> _Compito scritto 1_
Indica se ciascuna affermazione è d'accordo con l'estratto della pagina, rispondendo sì o no e citando le parole decisive del testo: (a) King fu rilasciato dopo il pagamento di una cauzione; (b) il processo si concluse con una multa di cento dollari; (c) i ragazzi non riuscirono ad aggirare il blocco della polizia.
> _Compito scritto 2_
Restituisci senza modifiche il passo dell'estratto della pagina che parte da "Sabato 20 aprile" e arriva fino a "umiliante e violenta.".

In carcere scrisse la Lettera dal carcere di Birmingham, che era una
risposta agli ecclesiastici che reputavano che i neri avrebbero fatto meglio
a sfruttare le loro possibilita' legali, anziche' impiegare tutto quel tempo
a tenere dimostrazioni. King scrisse: "Quando attraversi il Paese e sei
costretto a dormire notte dopo notte negli angoli scomodi di un'automobile
perche' non c'e' un motel che ti accolga; quando giorno dopo giorno vieni
umiliato dai cartelli provocatori 'per bianchi' e 'per gente di colore';
quando non hai piu' un nome perche' ti chiamano 'nigger', non hai altro
appellativo che 'boy', qualunque sia la tua eta', e il tuo cognome e'
comunque 'John'; quando a tua moglie e a tua madre non viene mai
riconosciuto il titolo di riguardo Mrs.; quando il fatto di esser nero ti
tormenta di giorno e ti perseguita di notte e ti costringe a camminare
sempre in punta di piedi; allora bisogna comprendere perche' a noi risulti
tanto difficile aspettare".
Sabato 20 aprile King fu rimesso in liberta' dietro pagamento della cauzione
e il successivo processo si concluse con una multa di cinquanta dollari. Gli
organizzatori della manifestazione decisero allora di coinvolgere i ragazzi.
Il 2 maggio gruppi di cinquanta giovani partirono dalla chiesa dove avevano
ascoltato un discorso di King. La polizia era schierata con manganelli,
caschi, scudi e cani al guinzaglio. I ragazzi riuscirono pero' ad aggirare
il blocco e a raggiungere il centro, dove si riunirono in un corteo che
avanzo' verso il municipio. La polizia rincorse i manifestanti e fermo' la
marcia, arrestando novecentocinquantanove bambini e ragazzi, che furono
trattati in maniera umiliante e violenta.

> _Dati dell'esercizio_
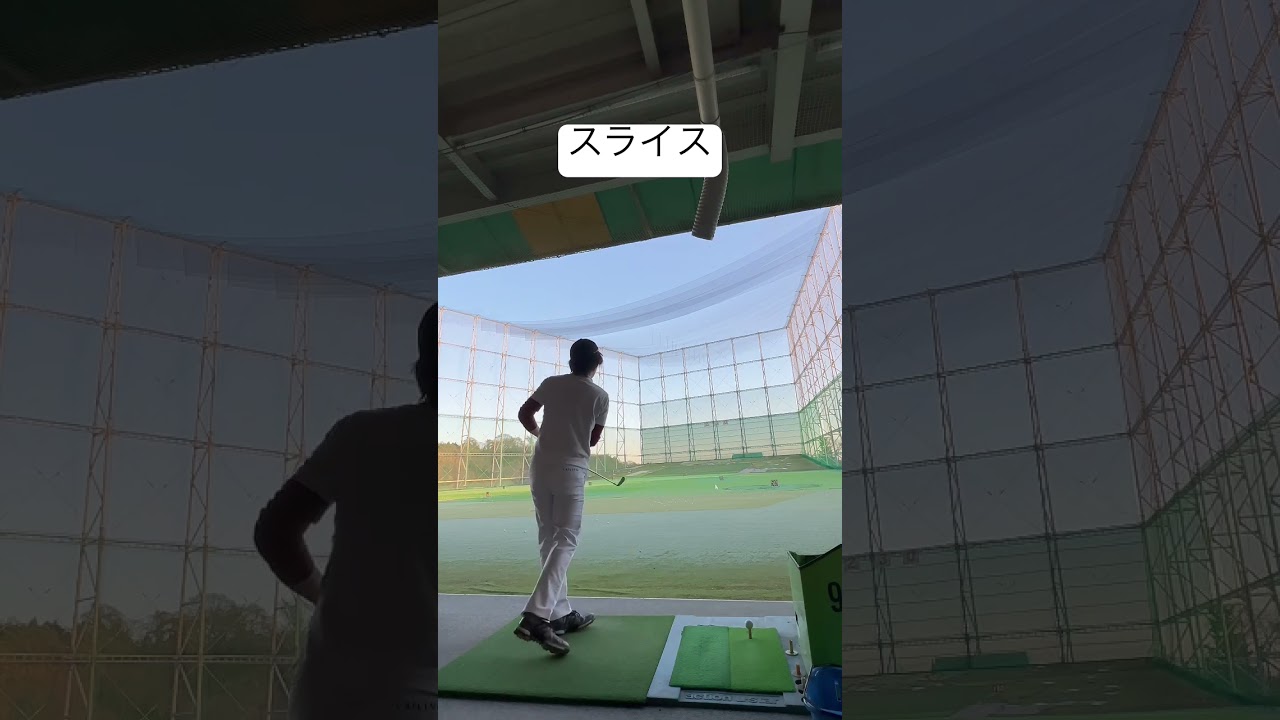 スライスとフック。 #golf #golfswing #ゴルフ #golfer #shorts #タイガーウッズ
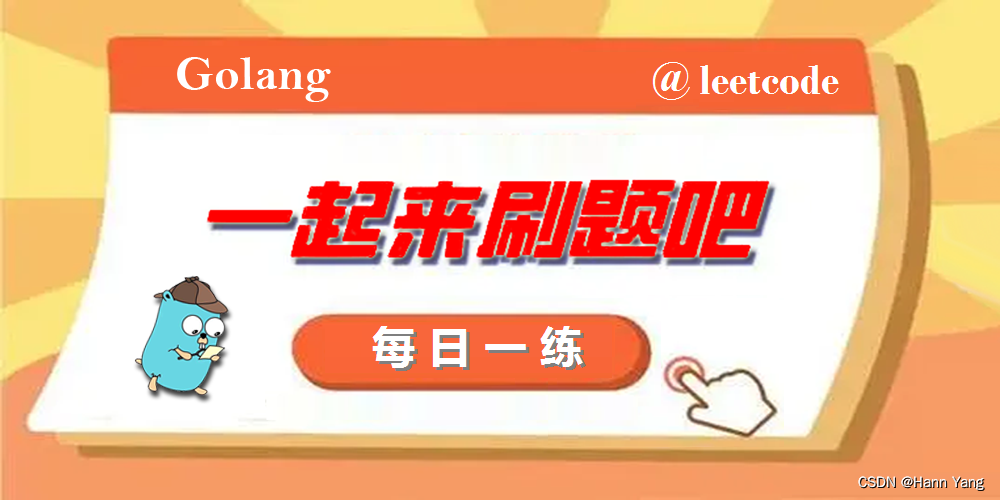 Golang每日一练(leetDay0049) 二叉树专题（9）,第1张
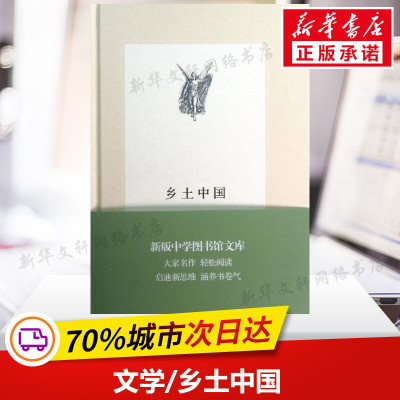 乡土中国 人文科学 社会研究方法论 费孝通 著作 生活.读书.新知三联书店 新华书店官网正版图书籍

> _Risposta al compito 1_
(a) Sì: "King fu rimesso in liberta' dietro pagamento della cauzione".
(b) No: "il successivo processo si concluse con una multa di cinquanta dollari".
(c) No: "I ragazzi riuscirono pero' ad aggirare il blocco".

> _Risposta al compito 2_
Sabato 20 aprile King fu rimesso in liberta' dietro pagamento della cauzione
e il successivo processo si concluse con una multa di cinquanta dollari. Gli
organizzatori della manifestazione decisero allora di coinvolgere i ragazzi.
Il 2 maggio gruppi di cinquanta giovani partirono dalla chiesa dove avevano
ascoltato un discorso di King. La polizia era schierata con manganelli,
caschi, scudi e cani al guinzaglio. I ragazzi riuscirono pero' ad aggirare
il blocco e a raggiungere il centro, dove si riunirono in un corteo che
avanzo' verso il municipio. La polizia rincorse i manifestanti e fermo' la
marcia, arrestando novecentocinquantanove bambini e ragazzi, che furono
trattati in maniera umiliante e violenta.